Culturally Competent Care

CUREWinter 2010
Volume 9
Issue 4

Whether for good or bad, communication can start with that first glance. Here are some guidelines for health care in a diverse world. These reflect trends, not stereotypes.

Language: As with any patient, it is extremely important that he or she understands what the doctor and other health care professionals are saying. That means the medical facility should provide an interpreter and not rely on a family member, especially a child, to translate. Even if the family is more comfortable translating for a patient, the hospital should try to have someone who can also speak the language present to make sure information is being delivered accurately. If a diagnosis is being presented, it should be done in the native language so patients and their families are not dealing with the stress of the diagnosis and the stress of translating.

Spiritual issues: Eastern philosophies and religions often embrace suffering as a state of being far more than Western philosophies and religions. However, this can pose several challenges related to guilt, shame and stoicism related to cancer and death.
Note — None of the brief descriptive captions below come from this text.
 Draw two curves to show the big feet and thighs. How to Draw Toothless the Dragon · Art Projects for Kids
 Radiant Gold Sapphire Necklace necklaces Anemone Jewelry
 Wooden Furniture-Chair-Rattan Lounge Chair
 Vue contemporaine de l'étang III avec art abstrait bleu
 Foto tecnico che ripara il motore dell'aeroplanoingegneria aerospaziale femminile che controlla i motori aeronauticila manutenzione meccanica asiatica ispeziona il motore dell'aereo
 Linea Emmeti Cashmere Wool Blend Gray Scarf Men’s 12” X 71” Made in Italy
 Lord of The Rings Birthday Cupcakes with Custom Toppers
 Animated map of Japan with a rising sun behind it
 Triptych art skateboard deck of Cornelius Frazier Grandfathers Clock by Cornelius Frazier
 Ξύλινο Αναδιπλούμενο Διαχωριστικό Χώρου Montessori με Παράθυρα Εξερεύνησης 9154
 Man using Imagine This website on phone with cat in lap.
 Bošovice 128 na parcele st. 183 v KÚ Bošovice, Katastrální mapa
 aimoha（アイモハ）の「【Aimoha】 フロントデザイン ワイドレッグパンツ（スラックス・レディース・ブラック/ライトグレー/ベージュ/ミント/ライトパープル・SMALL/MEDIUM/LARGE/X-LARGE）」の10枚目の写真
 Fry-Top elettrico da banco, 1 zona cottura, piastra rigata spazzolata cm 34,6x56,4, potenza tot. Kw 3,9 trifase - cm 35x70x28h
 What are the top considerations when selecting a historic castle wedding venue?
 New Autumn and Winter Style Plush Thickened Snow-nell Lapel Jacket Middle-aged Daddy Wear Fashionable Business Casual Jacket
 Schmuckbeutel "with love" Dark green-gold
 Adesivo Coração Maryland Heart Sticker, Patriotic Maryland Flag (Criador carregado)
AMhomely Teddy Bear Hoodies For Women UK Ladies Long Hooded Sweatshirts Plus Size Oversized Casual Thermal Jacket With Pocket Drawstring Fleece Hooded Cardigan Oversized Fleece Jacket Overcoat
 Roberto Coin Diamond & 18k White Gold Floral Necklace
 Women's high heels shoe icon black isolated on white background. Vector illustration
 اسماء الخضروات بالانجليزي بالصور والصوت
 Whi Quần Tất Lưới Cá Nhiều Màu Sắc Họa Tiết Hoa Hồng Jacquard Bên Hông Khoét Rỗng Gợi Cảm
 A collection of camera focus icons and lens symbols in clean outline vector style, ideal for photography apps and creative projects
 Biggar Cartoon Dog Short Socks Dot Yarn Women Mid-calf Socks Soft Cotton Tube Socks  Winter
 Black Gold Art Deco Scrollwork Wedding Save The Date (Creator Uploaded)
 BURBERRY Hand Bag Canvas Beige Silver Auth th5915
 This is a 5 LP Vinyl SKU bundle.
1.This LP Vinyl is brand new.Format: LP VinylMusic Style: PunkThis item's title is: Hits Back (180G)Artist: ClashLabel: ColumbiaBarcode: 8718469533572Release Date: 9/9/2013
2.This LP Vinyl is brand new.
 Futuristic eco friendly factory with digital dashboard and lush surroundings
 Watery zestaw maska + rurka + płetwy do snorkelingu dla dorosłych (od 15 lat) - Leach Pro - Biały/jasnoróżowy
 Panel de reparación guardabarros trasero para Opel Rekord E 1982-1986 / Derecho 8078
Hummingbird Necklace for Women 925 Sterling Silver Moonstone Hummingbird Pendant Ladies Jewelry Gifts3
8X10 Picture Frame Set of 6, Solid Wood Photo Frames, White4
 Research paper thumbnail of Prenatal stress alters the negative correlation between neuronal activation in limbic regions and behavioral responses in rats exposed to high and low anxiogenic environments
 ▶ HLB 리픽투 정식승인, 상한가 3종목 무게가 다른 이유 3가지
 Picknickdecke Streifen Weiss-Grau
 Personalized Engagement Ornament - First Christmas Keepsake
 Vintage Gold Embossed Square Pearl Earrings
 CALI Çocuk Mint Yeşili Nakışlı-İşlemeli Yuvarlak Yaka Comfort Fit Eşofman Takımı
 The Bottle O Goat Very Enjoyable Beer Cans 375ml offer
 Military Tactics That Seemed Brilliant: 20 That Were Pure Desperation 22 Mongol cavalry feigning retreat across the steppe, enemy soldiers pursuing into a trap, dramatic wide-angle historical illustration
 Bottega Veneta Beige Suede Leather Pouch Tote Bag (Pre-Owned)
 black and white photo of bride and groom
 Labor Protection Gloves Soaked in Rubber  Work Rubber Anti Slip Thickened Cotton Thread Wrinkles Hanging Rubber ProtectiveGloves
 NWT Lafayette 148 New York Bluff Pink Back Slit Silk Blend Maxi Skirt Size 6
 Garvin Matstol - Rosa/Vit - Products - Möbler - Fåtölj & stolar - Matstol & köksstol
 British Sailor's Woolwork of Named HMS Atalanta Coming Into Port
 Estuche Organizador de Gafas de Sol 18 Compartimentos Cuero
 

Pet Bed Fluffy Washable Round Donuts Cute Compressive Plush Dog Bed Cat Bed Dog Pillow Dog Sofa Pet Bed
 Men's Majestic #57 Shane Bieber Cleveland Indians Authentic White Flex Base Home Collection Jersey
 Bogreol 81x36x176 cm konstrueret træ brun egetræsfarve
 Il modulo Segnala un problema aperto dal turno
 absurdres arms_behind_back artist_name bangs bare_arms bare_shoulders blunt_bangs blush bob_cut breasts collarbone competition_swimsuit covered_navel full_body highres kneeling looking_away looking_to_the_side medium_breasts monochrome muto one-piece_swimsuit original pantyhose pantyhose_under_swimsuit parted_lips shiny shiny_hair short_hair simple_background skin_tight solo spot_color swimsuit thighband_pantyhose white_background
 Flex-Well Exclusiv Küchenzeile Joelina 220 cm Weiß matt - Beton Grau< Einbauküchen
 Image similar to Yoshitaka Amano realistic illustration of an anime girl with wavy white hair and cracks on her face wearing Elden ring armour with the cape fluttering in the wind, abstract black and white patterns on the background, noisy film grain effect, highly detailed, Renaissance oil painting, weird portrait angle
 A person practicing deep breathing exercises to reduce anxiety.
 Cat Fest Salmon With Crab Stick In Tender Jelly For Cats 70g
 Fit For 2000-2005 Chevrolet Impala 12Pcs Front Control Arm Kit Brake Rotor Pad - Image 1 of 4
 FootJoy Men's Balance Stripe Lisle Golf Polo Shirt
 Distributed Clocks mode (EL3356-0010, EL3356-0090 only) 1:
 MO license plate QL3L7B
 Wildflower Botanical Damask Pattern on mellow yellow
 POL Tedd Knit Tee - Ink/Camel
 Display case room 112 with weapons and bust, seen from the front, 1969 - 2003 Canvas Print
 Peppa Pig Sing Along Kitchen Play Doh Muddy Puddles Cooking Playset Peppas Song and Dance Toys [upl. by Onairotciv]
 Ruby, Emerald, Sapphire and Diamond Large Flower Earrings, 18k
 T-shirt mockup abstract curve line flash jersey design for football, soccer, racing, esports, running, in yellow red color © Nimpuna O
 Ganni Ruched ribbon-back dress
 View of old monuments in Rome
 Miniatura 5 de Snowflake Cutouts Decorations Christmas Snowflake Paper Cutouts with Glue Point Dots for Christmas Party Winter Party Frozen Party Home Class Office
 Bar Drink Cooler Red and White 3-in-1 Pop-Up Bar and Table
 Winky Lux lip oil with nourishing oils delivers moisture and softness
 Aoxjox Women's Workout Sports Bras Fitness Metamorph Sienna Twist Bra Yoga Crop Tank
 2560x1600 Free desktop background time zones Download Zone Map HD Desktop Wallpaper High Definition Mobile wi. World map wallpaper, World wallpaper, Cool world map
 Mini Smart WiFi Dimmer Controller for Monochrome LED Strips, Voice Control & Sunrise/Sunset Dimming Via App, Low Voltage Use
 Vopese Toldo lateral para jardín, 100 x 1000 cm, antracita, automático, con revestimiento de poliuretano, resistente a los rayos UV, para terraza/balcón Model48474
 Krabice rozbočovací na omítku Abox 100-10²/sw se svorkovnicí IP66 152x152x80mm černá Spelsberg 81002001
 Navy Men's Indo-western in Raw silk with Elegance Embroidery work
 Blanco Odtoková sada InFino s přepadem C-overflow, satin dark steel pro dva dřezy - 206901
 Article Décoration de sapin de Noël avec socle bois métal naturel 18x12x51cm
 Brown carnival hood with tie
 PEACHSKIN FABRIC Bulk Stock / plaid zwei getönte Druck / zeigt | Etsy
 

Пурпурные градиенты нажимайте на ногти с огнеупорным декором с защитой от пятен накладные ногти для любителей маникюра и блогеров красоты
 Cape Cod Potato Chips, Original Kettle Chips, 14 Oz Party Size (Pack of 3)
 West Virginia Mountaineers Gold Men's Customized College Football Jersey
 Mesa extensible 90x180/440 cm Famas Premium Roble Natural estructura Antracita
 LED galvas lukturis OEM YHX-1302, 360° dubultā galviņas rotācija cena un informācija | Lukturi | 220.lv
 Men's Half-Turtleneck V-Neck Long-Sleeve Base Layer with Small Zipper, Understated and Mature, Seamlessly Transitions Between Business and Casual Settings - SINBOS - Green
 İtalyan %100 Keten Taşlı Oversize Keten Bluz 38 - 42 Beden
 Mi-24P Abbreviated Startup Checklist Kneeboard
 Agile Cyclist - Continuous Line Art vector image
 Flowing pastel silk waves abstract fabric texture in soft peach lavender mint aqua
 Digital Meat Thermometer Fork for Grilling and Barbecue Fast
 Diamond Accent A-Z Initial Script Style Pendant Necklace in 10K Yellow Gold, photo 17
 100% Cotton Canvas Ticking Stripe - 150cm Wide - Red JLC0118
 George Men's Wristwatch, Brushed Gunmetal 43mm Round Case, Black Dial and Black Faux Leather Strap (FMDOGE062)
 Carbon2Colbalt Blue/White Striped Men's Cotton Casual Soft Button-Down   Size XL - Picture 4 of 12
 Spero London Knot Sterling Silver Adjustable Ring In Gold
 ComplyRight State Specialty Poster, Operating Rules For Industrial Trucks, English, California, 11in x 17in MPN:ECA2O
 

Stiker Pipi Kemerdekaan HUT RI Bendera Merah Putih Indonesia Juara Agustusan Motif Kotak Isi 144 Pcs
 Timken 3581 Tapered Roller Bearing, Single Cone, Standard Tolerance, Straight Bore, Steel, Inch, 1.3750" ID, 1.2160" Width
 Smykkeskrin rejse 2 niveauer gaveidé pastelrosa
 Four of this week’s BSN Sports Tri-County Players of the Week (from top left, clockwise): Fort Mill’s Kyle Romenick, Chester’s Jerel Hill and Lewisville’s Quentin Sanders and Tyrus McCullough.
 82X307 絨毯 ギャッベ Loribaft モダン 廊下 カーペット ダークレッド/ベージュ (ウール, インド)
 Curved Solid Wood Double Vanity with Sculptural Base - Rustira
This also needs to be explored with the caregivers, who might feel it is their duty to be solely responsible for a patient when it’s not a good medical fit. Also, for some cases, getting several different versions of the Bible, from German to Amish to Korean, is a good first step.

Family: Although every family is unique, some trends do emerge: Hispanics still tend to provide caregiving support in large family groups, as do the Amish. Several cultures encourage patients to cede their decisions to a matriarch or patriarch, who must be treated with respect by medical professionals. Many cultures expect there to be one spokesperson for the family, and it’s important that the hospital determine who that is.

Modesty: Although Americans might like to look people directly in the eye, other cultures—especially in Southeast Asia—do not. Women, especially, might not be comfortable with such communication, where it might be perceived as disrespectful, or even as a flirtatious pass. Male and female patients might want to have same-gender physicians. Personal body space is also important, with medical professionals taking a clue from the culture to determine how close is too close.

Diet: Different cultures might have solutions beyond traditional American medicine, and health professionals need to make sure they know what the patient is eating or taking, such as supplements or herbs. Also, it’s critical that hospitals offer foods that follow religious guidelines, such as Kosher criteria.

Global issues: Although several cultures might traditionally have many family members to help with caregiving, the assumption of help can’t be made, since patients might be in the U.S. alone or with a minimal support group.